Un roman naturel
de Georgi Gospodinov

critiqué par Sahkti, le 2 août 2004
(Genève - 50 ans)


La note:  étoiles
Liberté de l'écriture
Gheorghi Gospodinov appartient à la nouvelle génération littéraire bulgare. Dans "Le roman naturel", on trouve une série d'incipit (Salinger, Dickens, Tolstoï, Defoe…) et une multitude de personnages.
Parmi ceux-ci, Dieu. Avec une nuance formulée par l’auteur : "Le plus simple serait d'appeler le grand tentateur Dieu. Je l'admettrais à la condition que le nom de Dieu signifie la langue. Non pas le Verbe mais la langue. Lui (Dieu, ou la langue) n'a parlé en fait que quelque six jours...".
Selon l’auteur, Dieu aurait perdu l’usage de la langue dès le septième jour. Pour mieux la laisser aux écrivains ?
Le roman naturel est un récit dispersé dans de très courts chapitres qui nous relate l’histoire d’un couple qui se sépare, une femme enceinte de son amant et le déchirement du partage des biens… et du chat.
Avant de céder la place à la narration d’un certain… Gospodinov, tantôt rédacteur ayant reçu un manuscrit anonyme retraçant cette histoire de séparation, tantôt clochard vivant dans un fauteuil à bascule. Deux personnages ? Un seul être ? Naissance d’un trouble que l’auteur cherche à nous faire partager, notamment dans la partie intitulée "Vers l'histoire naturelle d'une mouche", où tout devient brillant, comme scintillant sous les éclats de cristal brisé. Histoire de voir de l’intérieur.

Un très beau roman empreint de doutes et de fausses convictions, par lequel le lecteur se demande où l’auteur veut l’emmener, avant de découvrir qu’il vogue lui-même à la dérive de sa vie. En reliant les débuts de romans, ce que Gheorghi Gospodinov se garde bien de faire à notre place et en donnant un sens à chaque collision du hasard.
D’où le côté naturel du roman…
Patchwork 7 étoiles

La fraîcheur et la liberté de style des premiers chapitres donne à découvrir un auteur s'amusant à brouiller les pistes entre styles et thèmes modernes et classiques, mélange d'esprit potache, de jeu littéraire et d'un brin de ce qui donne unité à la littérature venant de l'est.
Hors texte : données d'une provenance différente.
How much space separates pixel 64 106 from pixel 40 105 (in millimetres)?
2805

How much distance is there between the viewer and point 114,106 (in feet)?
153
Les chapitres se laissent découvrir comme s'il s'agissait de nouvelles courtes, dont le fil, de l'une à l'autre, ne serait guère plus qu'une ambition, toute en recul, d'atteindre au "roman naturel".

Mais, mais, mais... Même si tous les ingrédients viennent peu à peu à habiter ce roman sur le roman, même si la forme s'envole parfois au gré de l'humour et de belles touches faites au papier, on ne peut s'empêcher de voir là un exercice de style (Queneau cité en quatrième de couverture) et un certain laisser-aller, comme si l'auteur faisait le pari de la réussite en laissant couler sa plume là où elle veut bien aller. Parfois ça marche, parfois non et on décroche alors en survol quelques pages en escomptant reprise à la nouvelle suivante..

Un bouquin qui laisse néanmoins le goût ou l'envie de découvrir ce que Gheorghi Gospodinov a pu s'amuser à écrire par ailleurs. Parce qu'une chose est sûr Gheorghi Gospodinov s'amuse et ça n'est vraiment pas chose désagréable.

Un extrait :

"Je suis trop gêné pour rester davantage. je me lève et m'en vais. Elles semblent me remarquer seulement maintenant, se taisent et boivent leur café d'un air concentré. Tout en me dirigeant chez moi, je me dis que l'espace d'une demi-heure j'ai été plus intime avec ces deux femmes que le seront jamais leurs propres maris. Triste conclusion. Il y a sûrement quelque part d'autres hommes qui, de la même manière, sont bien plus intimes que vous avec votre propre femme."